Dank seiner Loyalität zu Kaiser Friedrich I. Barbarossa und der Erzbischof von Köln Engelbert gelang es, seine Grafschaft zu stabilisieren und seine Territorien zu erweitern. So erhielt er die Festungen von Bensberg, Windeck und Elberfeld und 1189 alle Besitztümer des Adligen Arnold van Teveren rechtsrheinisch zugeordnet, wodurch die Grafschaft Berg nach Norden deutlich erweitert wird.

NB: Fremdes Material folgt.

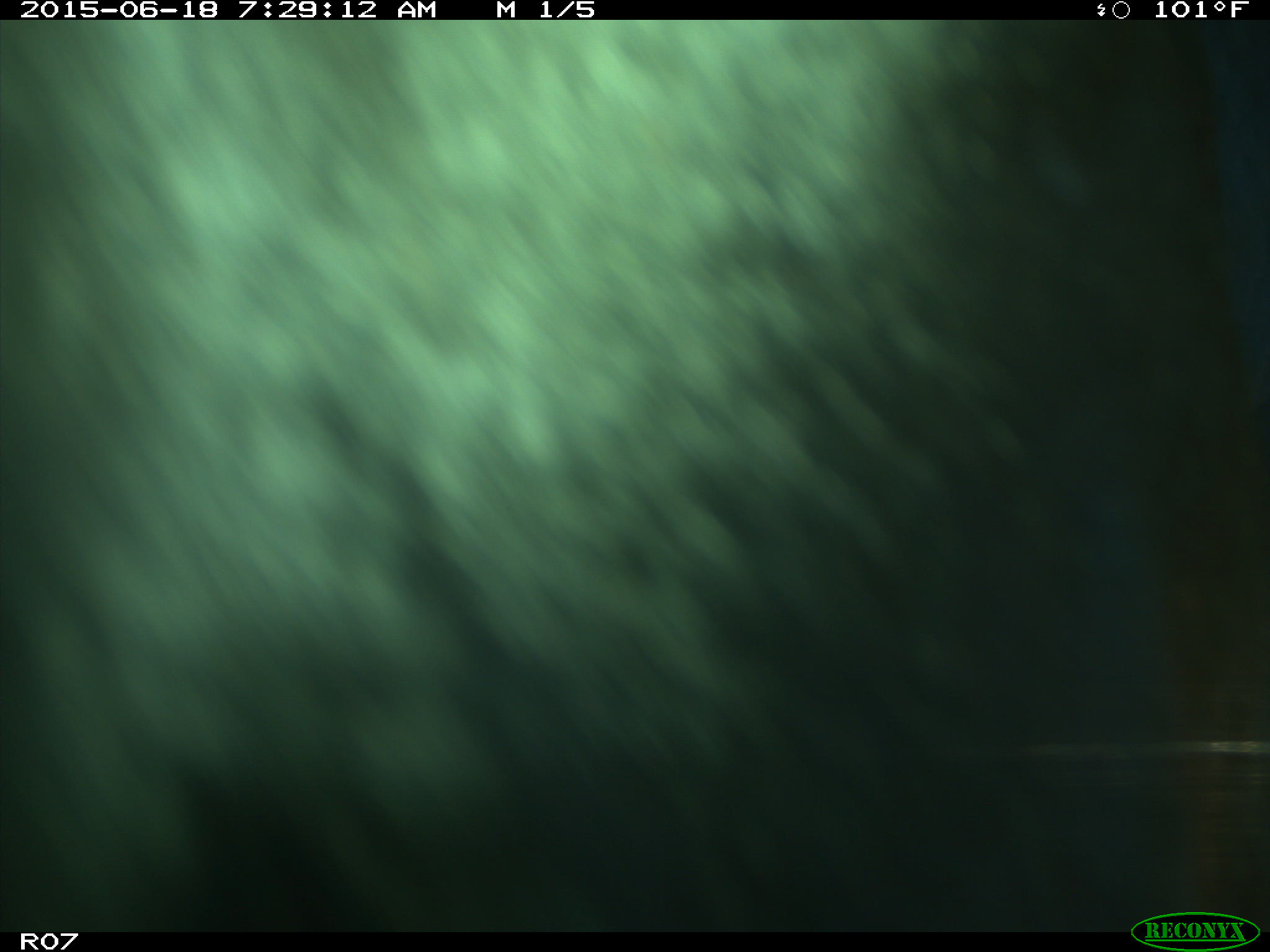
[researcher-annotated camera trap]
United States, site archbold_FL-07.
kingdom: Animalia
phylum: Chordata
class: Mammalia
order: Artiodactyla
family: Bovidae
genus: Bos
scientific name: Bos taurus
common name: domestic cow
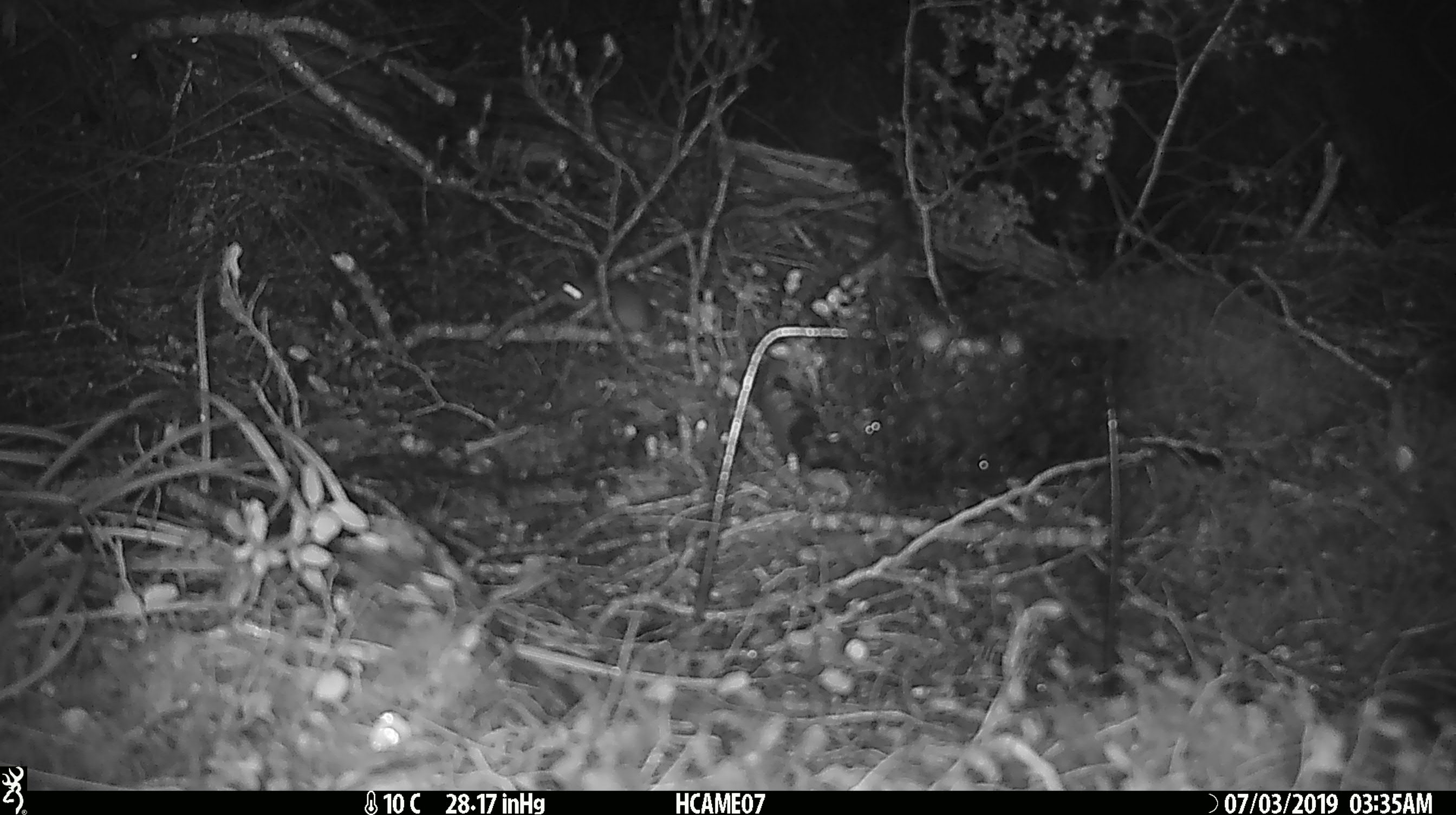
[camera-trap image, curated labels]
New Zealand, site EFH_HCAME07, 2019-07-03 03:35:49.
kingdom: Animalia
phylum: Chordata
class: Mammalia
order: Rodentia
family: Muridae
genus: Mus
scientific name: Mus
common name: mouse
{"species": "mouse (Mus)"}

Kurz darauf, im Mai 1189, trat er als Soldat in die Armee von Kaiser Friedrich I. Barbarossa ein Dritter Kreuzzug. Auf der Reise ging es um die Donau zum Balkan. Engelbert erreicht Palästina nicht, da er bereits im Juli 1189 in . gestorben ist Kovin, nahe der damaligen Grenze zwischen Ungarn und der Byzantinisches Reich. Sein Sohn Adolf III folgte ihm als Graf von Berg.
Heirat und Nachkommen
Um 1175 heiratete er Margaretha, Tochter des Grafen Heinrich I. von Gelre. Aus ihrer Ehe sind drei Kinder bekannt:
- Adolf III (ca. 1175 - 1218), Graf von Berg
- Engelbert II (1185-1225), Erzbischof von Köln
- eine Tochter, die möglicherweise Gisela hieß und als Schwester in das Kloster Oelingshausen eintrat.